What Is Duplicate Content? Causes and Solutions to Remove Them

Duplicate Content Causes Solutions

Duplicate content is generally known as those blocks of content within or across domains. Duplicate content either completely matches other content or, in some ways, appreciably similar. It is a piece of content with word-to-word similarity with the content that appears on another page or website. Google considers duplicate content as a negative factor that significantly lowers SERP ranking. Having large amounts of duplicate content affects the quality and value of information offered to readers and site visitors.Lets see What Is Duplicate Content Causes and Solutions to Remove Them.

Whenever you try to copy, scrape or spin an existing content, Google considers it as copied. If you intend to get a higher ranking by deceiving the search engine, you play on dangerous ground. Duplicate content present on a website is not up to action unless the intent is to gain rankings by manipulation.

Difference Between Duplicate Content, Copied Content, and Thin Content

The topic of duplicate content seems confusing for many. Google takes it in a technical sense, but it also looks at the content itself. Readers become confused in choosing if there are two URLs available for the same article. At the same time, regular people consider the presence of the same content elsewhere as duplicate. However, in terms of determining rankings, Google draws a fine line between duplicate, copied, and thin content.

Duplicate content may classify itself as copied if you take a piece of content and rehash it to use on your site. It does not matter if you add a few keywords or give it a little spin; the behavior is unethical and not acceptable. Next comes the prospect of thin content, which does not offer any quality to a reader. If your page has little to no quality, you remain in danger of a penalty. Site and content quality is a significant issue that needs adjustment. Otherwise, it brings grave harm to the website and its rankings.

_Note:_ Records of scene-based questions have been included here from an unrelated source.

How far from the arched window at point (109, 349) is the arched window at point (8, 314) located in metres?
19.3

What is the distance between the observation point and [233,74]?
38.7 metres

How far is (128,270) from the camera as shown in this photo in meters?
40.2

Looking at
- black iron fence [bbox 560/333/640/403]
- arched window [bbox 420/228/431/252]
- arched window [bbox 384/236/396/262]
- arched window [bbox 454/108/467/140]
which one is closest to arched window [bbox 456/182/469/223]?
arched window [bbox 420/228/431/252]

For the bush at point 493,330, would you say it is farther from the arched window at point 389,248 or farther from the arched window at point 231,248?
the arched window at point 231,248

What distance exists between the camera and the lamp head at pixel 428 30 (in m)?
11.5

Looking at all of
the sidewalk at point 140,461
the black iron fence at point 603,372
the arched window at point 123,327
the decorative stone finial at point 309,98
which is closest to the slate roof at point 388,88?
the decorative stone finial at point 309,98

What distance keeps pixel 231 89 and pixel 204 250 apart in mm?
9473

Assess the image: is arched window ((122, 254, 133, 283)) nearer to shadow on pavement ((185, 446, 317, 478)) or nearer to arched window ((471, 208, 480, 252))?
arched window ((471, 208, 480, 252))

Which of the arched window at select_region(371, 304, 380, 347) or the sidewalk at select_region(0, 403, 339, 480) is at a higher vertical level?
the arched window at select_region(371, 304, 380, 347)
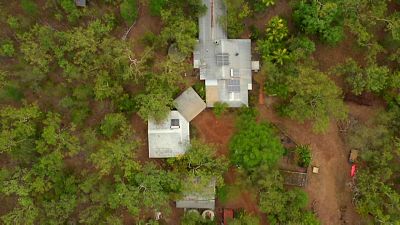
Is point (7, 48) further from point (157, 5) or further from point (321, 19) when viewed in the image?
point (321, 19)

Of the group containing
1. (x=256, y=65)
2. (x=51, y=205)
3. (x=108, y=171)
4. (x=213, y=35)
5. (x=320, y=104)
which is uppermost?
(x=213, y=35)

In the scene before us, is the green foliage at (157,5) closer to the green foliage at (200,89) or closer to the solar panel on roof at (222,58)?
the solar panel on roof at (222,58)

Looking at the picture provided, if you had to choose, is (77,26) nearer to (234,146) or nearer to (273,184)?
(234,146)

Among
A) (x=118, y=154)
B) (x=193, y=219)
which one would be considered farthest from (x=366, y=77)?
(x=118, y=154)

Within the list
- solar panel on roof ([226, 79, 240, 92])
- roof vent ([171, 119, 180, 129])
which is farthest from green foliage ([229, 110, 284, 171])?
roof vent ([171, 119, 180, 129])

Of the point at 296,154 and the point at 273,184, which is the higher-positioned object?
the point at 296,154

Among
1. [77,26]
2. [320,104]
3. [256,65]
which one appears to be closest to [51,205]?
[77,26]

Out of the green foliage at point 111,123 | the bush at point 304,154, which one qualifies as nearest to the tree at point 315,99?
the bush at point 304,154
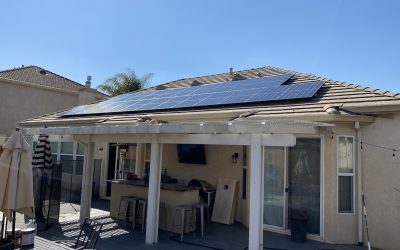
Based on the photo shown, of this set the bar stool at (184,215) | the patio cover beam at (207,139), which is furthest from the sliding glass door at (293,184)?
the patio cover beam at (207,139)

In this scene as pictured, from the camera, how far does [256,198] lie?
634 cm

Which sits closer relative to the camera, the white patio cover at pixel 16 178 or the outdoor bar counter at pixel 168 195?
the white patio cover at pixel 16 178

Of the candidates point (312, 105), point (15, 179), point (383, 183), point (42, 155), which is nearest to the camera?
point (15, 179)

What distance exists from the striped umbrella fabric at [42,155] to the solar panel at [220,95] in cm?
371

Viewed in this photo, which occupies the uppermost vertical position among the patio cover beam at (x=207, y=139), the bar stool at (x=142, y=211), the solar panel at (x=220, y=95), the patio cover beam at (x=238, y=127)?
the solar panel at (x=220, y=95)

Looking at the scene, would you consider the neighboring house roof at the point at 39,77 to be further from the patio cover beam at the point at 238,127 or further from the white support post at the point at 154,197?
the patio cover beam at the point at 238,127

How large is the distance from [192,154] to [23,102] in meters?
18.3

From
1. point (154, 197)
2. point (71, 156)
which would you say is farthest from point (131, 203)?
point (71, 156)

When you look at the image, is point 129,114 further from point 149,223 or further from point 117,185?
point 149,223

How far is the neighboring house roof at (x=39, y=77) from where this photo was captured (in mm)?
24969

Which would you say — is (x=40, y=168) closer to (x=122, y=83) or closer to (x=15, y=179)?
(x=15, y=179)

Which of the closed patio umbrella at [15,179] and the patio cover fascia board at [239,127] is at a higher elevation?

Determining Duplicate Content

Duplicate content, if present in small quantity, is not a harmful matter. The problem arises when someone copies the whole piece and tries to pass it on. Determining duplicate content becomes all the more critical if you need rankings and avoid penalties. Here, canonical tags’ importance comes into play. It will help if you read the Beginner’s Guide to Canonical Tags for in-depth details to separate duplicate content. Canonical tags tell a search engine about pages to display in search engines. It means if you have two pages of similar content, It can tell which one is the master copy and which is duplicate. To explain, consider pages A and B, which have duplicate content present. You want to indicate to the search engine that A is the master copy and B does not appear in searches. Adding a canonical tag will divert all visitors from B to A that receives all SEO juice.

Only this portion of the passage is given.